Governo prevê R$ 50 bilhões em renúncia fiscal com ampliação do limite do MEI e mais 8 propostas no Congresso

Ampliação do MEI e impacto nas contas públicas

O Ministério da Fazenda estima que a aprovação do Projeto de Lei Complementar (PLP) 108/2021, que visa expandir o teto de faturamento para Microempreendedores Individuais (MEI), resultará em uma renúncia fiscal de R$ 50 bilhões por ano. Apesar do impacto financeiro nas contas públicas, a proposta conta com o apoio do governo federal.

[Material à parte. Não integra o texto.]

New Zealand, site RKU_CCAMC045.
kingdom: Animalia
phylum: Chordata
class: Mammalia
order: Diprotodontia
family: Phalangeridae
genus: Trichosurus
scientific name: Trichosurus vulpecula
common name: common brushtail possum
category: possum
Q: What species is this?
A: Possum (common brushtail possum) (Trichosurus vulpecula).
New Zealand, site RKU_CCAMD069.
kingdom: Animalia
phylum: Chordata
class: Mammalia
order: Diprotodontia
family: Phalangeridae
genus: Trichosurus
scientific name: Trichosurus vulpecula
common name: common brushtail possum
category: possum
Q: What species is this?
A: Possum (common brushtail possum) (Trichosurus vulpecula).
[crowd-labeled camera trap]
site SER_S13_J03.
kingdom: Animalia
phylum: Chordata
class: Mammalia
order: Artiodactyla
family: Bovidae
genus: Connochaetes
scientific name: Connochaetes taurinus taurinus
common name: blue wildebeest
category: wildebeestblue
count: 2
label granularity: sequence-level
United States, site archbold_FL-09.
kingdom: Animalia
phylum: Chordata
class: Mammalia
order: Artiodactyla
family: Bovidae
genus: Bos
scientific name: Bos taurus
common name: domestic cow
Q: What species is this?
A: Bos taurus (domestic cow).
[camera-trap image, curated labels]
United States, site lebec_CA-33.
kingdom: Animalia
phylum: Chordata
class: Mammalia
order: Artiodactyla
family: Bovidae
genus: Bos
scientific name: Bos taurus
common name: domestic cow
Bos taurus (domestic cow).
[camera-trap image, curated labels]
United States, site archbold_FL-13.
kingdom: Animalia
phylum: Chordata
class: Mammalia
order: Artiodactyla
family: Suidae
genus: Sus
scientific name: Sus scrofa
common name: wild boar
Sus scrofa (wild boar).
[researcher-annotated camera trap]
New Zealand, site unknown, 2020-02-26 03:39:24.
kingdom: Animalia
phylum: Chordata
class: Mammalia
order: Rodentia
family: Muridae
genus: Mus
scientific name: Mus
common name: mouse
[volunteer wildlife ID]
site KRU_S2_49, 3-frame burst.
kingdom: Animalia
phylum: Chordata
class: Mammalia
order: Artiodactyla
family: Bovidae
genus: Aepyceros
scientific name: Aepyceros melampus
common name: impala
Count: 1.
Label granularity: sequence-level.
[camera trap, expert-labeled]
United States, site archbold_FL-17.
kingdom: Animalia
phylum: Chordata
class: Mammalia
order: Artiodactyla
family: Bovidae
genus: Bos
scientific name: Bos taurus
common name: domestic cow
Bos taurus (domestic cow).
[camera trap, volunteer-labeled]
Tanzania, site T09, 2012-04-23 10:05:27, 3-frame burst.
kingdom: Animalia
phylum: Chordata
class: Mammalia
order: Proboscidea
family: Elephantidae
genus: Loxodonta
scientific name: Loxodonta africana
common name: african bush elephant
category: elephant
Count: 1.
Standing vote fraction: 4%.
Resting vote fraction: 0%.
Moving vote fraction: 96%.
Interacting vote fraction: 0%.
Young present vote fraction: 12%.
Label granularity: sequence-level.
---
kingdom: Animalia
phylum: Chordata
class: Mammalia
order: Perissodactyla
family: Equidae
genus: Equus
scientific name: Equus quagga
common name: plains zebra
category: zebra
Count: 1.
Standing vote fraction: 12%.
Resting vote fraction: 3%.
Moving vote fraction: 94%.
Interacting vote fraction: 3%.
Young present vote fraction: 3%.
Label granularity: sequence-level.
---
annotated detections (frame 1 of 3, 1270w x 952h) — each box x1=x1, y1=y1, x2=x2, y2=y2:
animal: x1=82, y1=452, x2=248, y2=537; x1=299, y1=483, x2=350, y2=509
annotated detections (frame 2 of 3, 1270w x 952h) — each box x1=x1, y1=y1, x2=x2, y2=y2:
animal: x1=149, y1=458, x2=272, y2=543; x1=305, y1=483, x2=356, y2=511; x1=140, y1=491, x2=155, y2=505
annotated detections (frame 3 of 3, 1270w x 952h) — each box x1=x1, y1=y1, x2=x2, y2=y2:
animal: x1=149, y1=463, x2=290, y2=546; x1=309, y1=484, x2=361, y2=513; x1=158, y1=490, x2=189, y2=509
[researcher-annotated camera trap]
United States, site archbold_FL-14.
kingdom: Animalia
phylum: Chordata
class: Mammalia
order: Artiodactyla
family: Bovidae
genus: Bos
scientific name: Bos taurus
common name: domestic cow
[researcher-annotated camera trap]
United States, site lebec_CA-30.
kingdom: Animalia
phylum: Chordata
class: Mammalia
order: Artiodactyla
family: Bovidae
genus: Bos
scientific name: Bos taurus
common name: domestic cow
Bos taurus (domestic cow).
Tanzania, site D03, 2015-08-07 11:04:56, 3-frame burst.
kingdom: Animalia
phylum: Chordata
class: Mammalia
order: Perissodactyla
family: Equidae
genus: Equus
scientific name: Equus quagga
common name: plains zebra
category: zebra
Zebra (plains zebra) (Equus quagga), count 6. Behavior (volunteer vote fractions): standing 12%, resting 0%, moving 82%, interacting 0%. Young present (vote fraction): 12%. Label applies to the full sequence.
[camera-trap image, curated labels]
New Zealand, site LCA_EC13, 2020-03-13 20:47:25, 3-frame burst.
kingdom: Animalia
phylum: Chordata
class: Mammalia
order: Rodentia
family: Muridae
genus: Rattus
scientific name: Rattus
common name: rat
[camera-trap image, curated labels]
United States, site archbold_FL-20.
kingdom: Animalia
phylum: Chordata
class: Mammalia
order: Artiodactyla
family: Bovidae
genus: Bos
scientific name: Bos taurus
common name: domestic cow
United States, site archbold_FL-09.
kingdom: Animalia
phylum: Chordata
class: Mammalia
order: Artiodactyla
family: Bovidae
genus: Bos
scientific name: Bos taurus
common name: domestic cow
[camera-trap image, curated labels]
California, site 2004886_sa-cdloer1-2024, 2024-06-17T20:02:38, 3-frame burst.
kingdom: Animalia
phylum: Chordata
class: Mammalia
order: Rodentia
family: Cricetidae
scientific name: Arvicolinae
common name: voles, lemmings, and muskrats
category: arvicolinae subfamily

O PLP já foi aprovado pelo Senado e agora segue para análise na Câmara dos Deputados, onde está sob relatoria do deputado Jorge Goetten (Republicanos-SC). O texto propõe elevar o limite de faturamento anual para R$ 130 mil, um aumento significativo em relação aos atuais R$ 81 mil. Além disso, o microempreendedor individual poderá contratar até dois empregados, dobrando o limite atual de um.

A última atualização do teto do MEI ocorreu em 2018. Dados do Sebrae indicam que, no início de 2025, mais de 570 mil MEIs foram desenquadrados por ultrapassar a faixa de faturamento permitida, evidenciando a necessidade de atualização das regras.

Outras propostas e o alerta da equipe econômica

Além da ampliação do MEI, outros oito projetos de lei em tramitação no Congresso Nacional acenderam um sinal de alerta na equipe econômica do governo. A soma dos impactos fiscais estimados para todas essas propostas pode chegar a R$ 111 bilhões anuais, caso sejam aprovadas.

A mudança na faixa de faturamento do MEI é a proposta com o maior impacto fiscal individual estimado entre os projetos em análise. O governo detalhou os impactos de outros projetos:

  • PL 5.122/2023: Renegociação de dívidas com equalização de taxas de juros pela União, com impacto de até R$ 140 bilhões em 13 anos (cerca de R$ 10,7 bilhões/ano).
  • PEC 231/2019: Ampliação do Fundo de Participação dos Municípios, reduzindo receitas líquidas da União em R$ 10 bilhões anuais.
  • PEC 5/2023: Ampliação da imunidade tributária de templos religiosos, com custo mínimo estimado em R$ 10 bilhões por ano.
  • PLP 11/2026: Criação de benefícios para entidades sem fins lucrativos, com renúncia de R$ 1 bilhão por ano.
  • PEC 383/2017: Vinculação de recursos ao Sistema Único de Assistência Social, gerando despesa adicional média de R$ 9 bilhões por ano (entre 2026 e 2030).
  • PL 4.728/2020: Instituição de novo Programa Especial de Regularização Tributária, com custo médio de R$ 8,8 bilhões anuais.
  • PL 1.365/2022: Benefícios para médicos e cirurgiões-dentistas, aumentando a despesa da União em R$ 8,4 bilhões por ano (sem contar estados, municípios e a Ebserh).
  • PEC 14/2021: Criação de aposentadoria diferenciada para agentes comunitários de saúde e de combate a endemias, com déficit atuarial de R$ 3 bilhões por ano.

Entendendo os impactos fiscais

O governo federal esclarece que as estimativas combinam renúncias de receita e despesas obrigatórias. Isso inclui custos como a equalização de taxas de juros e impactos previdenciários, que afetam diretamente as contas públicas.

As médias anuais apresentadas consideram uma distribuição uniforme dos custos, sem atualização monetária. Portanto, o impacto efetivo em cada exercício financeiro pode ser superior aos valores projetados.